What the task asks: Everything from the line that holds "From among the choices" through the end of the data below should be output exactly, both ends included.
[BEGIN Given data]
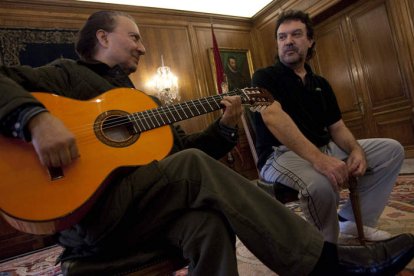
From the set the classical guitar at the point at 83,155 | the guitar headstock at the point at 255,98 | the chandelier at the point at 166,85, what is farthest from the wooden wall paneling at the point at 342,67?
the classical guitar at the point at 83,155

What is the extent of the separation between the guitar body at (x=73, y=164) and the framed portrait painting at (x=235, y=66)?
12.9 feet

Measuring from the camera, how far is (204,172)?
2.41 ft

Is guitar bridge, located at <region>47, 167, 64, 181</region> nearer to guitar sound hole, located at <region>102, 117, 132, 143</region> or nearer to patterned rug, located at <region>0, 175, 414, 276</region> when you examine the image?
guitar sound hole, located at <region>102, 117, 132, 143</region>

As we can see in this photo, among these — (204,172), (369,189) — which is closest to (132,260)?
(204,172)

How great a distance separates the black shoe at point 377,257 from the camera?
78 centimetres

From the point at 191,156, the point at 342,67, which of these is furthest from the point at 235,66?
the point at 191,156

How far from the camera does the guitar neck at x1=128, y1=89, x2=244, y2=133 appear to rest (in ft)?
2.96

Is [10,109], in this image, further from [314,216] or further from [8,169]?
[314,216]

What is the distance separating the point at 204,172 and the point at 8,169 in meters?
0.46

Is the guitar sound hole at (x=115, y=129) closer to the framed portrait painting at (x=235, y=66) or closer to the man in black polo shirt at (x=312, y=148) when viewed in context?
the man in black polo shirt at (x=312, y=148)

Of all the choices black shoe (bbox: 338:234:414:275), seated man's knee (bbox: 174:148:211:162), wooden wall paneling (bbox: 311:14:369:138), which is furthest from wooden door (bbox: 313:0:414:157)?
seated man's knee (bbox: 174:148:211:162)

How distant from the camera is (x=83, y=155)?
759 mm

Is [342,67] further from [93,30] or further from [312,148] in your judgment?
[93,30]

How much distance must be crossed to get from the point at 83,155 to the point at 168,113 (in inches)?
12.3
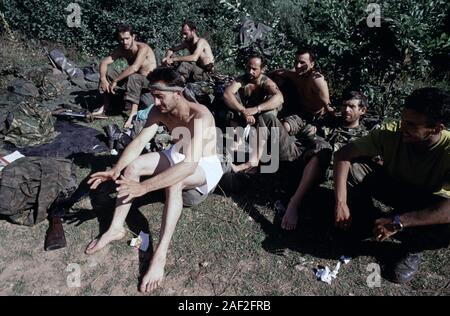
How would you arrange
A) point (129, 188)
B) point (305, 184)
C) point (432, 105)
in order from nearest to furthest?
point (432, 105) < point (129, 188) < point (305, 184)

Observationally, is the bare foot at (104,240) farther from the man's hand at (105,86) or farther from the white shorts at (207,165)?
A: the man's hand at (105,86)

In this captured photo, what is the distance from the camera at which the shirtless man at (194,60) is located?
6.75 metres

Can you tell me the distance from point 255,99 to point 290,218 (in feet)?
7.21

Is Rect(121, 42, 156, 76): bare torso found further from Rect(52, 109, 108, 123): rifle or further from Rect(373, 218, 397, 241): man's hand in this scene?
Rect(373, 218, 397, 241): man's hand

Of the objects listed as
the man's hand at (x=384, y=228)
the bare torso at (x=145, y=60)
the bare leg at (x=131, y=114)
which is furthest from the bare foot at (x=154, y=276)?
the bare torso at (x=145, y=60)

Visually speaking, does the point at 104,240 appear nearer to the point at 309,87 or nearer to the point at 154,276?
the point at 154,276

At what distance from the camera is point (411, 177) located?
126 inches

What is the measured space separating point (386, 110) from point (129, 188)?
4.33 meters

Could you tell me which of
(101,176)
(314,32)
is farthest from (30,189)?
(314,32)

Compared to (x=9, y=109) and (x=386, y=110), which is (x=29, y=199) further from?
(x=386, y=110)

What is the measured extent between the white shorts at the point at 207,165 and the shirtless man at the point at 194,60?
3389mm
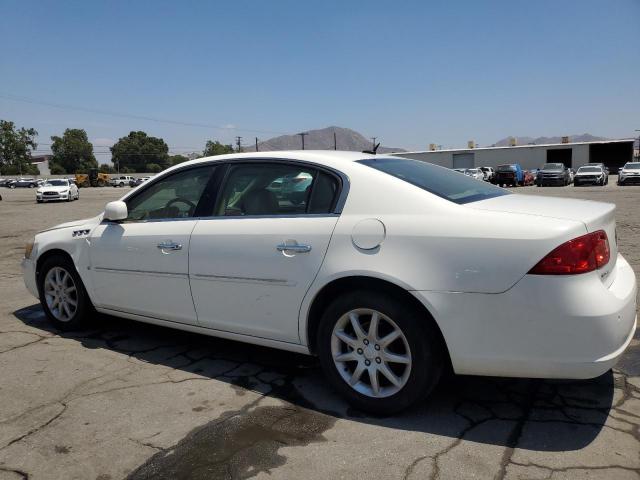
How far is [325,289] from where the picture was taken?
116 inches

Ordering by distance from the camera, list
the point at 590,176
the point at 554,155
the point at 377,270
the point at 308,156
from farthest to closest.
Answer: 1. the point at 554,155
2. the point at 590,176
3. the point at 308,156
4. the point at 377,270

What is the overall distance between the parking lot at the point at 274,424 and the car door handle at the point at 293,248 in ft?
3.06

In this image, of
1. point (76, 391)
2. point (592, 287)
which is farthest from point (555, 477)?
point (76, 391)

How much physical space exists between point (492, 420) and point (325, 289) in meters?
1.18

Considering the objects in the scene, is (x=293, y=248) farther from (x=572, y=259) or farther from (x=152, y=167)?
(x=152, y=167)

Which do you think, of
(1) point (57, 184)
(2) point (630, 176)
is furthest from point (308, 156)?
(2) point (630, 176)

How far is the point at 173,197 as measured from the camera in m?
3.94

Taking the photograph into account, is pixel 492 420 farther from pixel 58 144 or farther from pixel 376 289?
pixel 58 144

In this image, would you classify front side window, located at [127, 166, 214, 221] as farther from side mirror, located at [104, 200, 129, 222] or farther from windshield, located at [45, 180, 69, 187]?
windshield, located at [45, 180, 69, 187]

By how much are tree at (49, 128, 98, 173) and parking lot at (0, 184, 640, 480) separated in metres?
133

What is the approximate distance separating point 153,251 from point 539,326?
2640 millimetres

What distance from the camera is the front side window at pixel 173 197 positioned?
3.77m

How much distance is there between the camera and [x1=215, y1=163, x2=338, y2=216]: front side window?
3.17 metres

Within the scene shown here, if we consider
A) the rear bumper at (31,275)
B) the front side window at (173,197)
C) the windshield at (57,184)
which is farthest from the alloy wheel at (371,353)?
the windshield at (57,184)
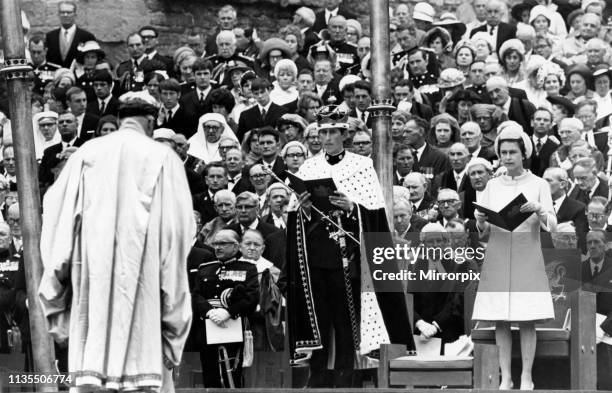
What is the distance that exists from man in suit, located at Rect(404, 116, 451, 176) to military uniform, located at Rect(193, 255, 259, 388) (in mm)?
3369

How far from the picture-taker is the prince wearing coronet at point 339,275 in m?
13.7

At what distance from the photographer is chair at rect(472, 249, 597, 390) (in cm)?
1307

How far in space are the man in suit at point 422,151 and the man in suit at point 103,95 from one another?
3.41 m

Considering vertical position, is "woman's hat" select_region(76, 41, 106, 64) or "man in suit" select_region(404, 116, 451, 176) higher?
"woman's hat" select_region(76, 41, 106, 64)

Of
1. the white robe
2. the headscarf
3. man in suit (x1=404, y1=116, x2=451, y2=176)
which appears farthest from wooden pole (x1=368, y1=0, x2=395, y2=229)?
the white robe

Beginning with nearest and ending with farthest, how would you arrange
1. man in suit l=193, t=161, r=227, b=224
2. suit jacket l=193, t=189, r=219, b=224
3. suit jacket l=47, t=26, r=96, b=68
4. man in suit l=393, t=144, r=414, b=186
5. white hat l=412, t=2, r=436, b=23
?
suit jacket l=193, t=189, r=219, b=224 < man in suit l=193, t=161, r=227, b=224 < man in suit l=393, t=144, r=414, b=186 < suit jacket l=47, t=26, r=96, b=68 < white hat l=412, t=2, r=436, b=23

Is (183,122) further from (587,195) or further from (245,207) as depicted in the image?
(587,195)

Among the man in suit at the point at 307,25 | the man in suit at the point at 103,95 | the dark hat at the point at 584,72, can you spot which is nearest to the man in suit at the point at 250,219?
the man in suit at the point at 103,95

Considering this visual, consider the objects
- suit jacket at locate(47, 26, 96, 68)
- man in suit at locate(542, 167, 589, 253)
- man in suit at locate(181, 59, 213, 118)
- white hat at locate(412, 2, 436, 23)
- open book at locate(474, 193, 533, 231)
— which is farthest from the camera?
white hat at locate(412, 2, 436, 23)

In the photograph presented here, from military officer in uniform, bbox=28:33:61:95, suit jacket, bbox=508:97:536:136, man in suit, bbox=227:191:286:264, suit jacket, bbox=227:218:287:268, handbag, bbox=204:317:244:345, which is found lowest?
handbag, bbox=204:317:244:345

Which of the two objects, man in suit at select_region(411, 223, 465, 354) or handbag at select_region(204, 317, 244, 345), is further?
handbag at select_region(204, 317, 244, 345)

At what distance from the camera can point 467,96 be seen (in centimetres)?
1861

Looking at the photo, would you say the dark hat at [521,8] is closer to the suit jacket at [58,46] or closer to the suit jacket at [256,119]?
the suit jacket at [256,119]

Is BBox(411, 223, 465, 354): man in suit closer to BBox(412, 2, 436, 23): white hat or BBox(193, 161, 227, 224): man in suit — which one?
BBox(193, 161, 227, 224): man in suit
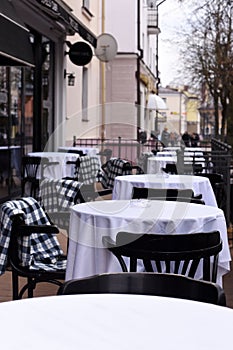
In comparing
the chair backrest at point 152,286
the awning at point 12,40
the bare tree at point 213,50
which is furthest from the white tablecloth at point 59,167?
the chair backrest at point 152,286

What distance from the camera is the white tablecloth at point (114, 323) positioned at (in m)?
2.02

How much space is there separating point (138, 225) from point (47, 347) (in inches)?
91.2

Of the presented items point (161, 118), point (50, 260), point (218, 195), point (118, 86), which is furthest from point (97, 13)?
point (161, 118)

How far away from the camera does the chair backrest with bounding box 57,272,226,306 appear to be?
100 inches

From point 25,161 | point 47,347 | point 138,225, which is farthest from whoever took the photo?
point 25,161

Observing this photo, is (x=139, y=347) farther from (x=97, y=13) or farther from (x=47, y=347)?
(x=97, y=13)

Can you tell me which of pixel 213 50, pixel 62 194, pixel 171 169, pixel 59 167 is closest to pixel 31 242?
pixel 62 194

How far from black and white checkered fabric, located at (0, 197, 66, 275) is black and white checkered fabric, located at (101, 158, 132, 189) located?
5.09m

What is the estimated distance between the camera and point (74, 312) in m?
2.30

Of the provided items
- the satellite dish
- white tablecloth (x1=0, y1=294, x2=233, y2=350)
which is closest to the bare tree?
the satellite dish

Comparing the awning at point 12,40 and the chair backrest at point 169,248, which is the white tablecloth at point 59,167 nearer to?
the awning at point 12,40

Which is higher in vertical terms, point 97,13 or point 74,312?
point 97,13

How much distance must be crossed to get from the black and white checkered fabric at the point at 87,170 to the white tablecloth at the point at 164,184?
126 inches

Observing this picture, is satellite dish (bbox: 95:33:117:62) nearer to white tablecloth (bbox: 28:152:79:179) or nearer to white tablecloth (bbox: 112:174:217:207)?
white tablecloth (bbox: 28:152:79:179)
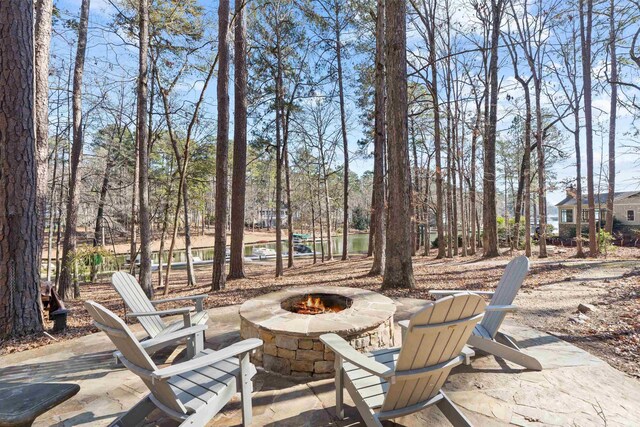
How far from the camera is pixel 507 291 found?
2.83m

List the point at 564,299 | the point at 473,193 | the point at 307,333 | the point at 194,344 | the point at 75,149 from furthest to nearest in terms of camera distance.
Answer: the point at 473,193 < the point at 75,149 < the point at 564,299 < the point at 194,344 < the point at 307,333

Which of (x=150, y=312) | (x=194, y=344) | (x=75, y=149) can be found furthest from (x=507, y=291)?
(x=75, y=149)

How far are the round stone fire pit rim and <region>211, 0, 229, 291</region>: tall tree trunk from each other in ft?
11.2

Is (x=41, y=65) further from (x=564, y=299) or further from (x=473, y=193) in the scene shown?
(x=473, y=193)

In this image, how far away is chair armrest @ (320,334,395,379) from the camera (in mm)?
1680

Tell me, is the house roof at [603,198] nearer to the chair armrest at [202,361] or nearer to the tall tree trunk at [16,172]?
the chair armrest at [202,361]

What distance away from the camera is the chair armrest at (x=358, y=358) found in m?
1.68

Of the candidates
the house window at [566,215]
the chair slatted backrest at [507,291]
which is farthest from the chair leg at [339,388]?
the house window at [566,215]

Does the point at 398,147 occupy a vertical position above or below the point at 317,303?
above

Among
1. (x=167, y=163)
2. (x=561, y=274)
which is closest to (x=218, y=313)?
(x=561, y=274)

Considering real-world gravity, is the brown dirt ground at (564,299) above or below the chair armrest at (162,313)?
below

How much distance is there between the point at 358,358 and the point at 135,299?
2.19 m

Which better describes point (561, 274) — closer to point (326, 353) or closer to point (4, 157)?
point (326, 353)

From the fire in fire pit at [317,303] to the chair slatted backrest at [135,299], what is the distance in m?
1.23
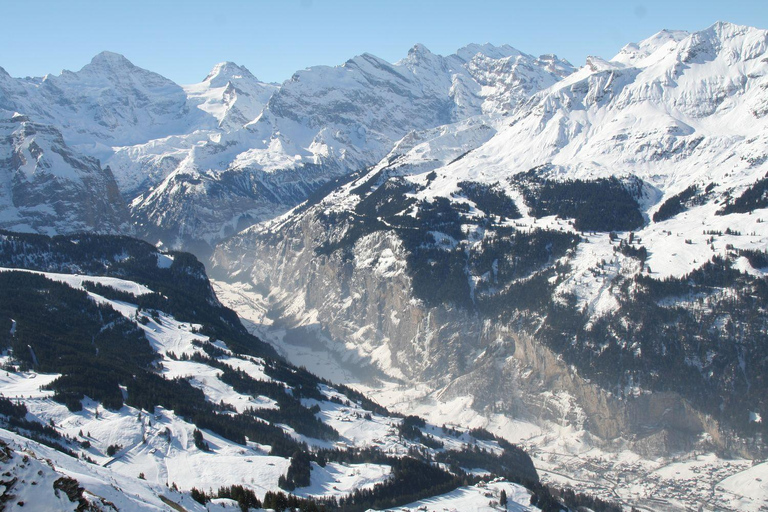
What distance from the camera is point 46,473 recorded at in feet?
148

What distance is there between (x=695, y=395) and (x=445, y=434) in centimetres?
6858

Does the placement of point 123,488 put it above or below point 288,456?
above

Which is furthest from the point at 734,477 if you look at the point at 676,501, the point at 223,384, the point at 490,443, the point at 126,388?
the point at 126,388

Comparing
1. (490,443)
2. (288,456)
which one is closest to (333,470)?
(288,456)

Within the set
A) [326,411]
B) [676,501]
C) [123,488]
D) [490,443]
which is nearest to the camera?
[123,488]

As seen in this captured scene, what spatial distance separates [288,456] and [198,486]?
2645 centimetres

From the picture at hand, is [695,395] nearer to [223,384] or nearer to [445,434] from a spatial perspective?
[445,434]

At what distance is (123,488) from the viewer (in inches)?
2128

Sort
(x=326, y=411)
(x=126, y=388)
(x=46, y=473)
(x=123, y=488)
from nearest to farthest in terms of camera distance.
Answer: (x=46, y=473) < (x=123, y=488) < (x=126, y=388) < (x=326, y=411)

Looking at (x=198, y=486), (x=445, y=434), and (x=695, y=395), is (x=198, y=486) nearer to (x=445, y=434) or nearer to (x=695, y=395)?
(x=445, y=434)

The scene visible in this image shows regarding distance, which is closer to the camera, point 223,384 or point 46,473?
point 46,473

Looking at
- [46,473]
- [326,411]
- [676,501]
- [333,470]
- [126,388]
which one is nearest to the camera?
[46,473]

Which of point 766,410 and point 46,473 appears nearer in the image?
point 46,473

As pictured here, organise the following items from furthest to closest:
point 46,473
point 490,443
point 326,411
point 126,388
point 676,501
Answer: point 490,443 → point 326,411 → point 676,501 → point 126,388 → point 46,473
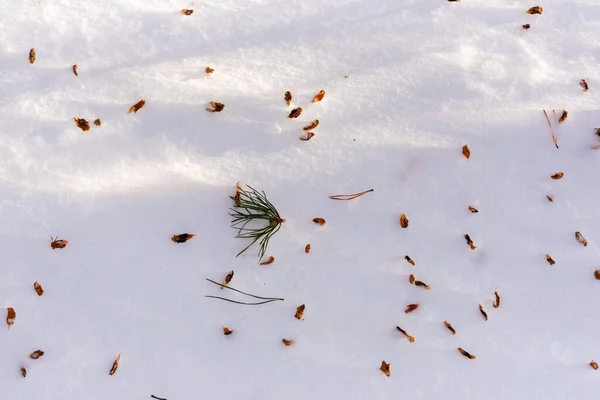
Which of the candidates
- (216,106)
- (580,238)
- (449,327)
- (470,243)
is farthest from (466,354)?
(216,106)

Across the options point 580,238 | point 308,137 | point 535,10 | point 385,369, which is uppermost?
point 535,10

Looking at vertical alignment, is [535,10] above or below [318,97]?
above

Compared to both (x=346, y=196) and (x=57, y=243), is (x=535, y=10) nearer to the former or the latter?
(x=346, y=196)

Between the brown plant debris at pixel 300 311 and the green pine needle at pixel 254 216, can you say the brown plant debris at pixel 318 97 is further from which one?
the brown plant debris at pixel 300 311

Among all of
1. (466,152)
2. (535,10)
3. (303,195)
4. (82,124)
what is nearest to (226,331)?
(303,195)

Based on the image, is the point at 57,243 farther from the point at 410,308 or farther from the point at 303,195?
the point at 410,308

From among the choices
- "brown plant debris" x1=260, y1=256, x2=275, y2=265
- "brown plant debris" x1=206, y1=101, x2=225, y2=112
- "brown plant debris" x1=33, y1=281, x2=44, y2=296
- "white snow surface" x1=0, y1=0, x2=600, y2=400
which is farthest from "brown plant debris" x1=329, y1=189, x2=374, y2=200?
"brown plant debris" x1=33, y1=281, x2=44, y2=296

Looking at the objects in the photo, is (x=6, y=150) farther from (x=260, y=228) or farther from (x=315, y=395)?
(x=315, y=395)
[END Given data]
Response to the exercise:
From among the choices
- "brown plant debris" x1=260, y1=256, x2=275, y2=265
- "brown plant debris" x1=206, y1=101, x2=225, y2=112
- "brown plant debris" x1=33, y1=281, x2=44, y2=296
- "white snow surface" x1=0, y1=0, x2=600, y2=400
which is farthest from "brown plant debris" x1=329, y1=189, x2=374, y2=200?
"brown plant debris" x1=33, y1=281, x2=44, y2=296

Looking at the objects in the photo, is (x=6, y=150) farther from (x=260, y=228) or farther from (x=315, y=395)?
(x=315, y=395)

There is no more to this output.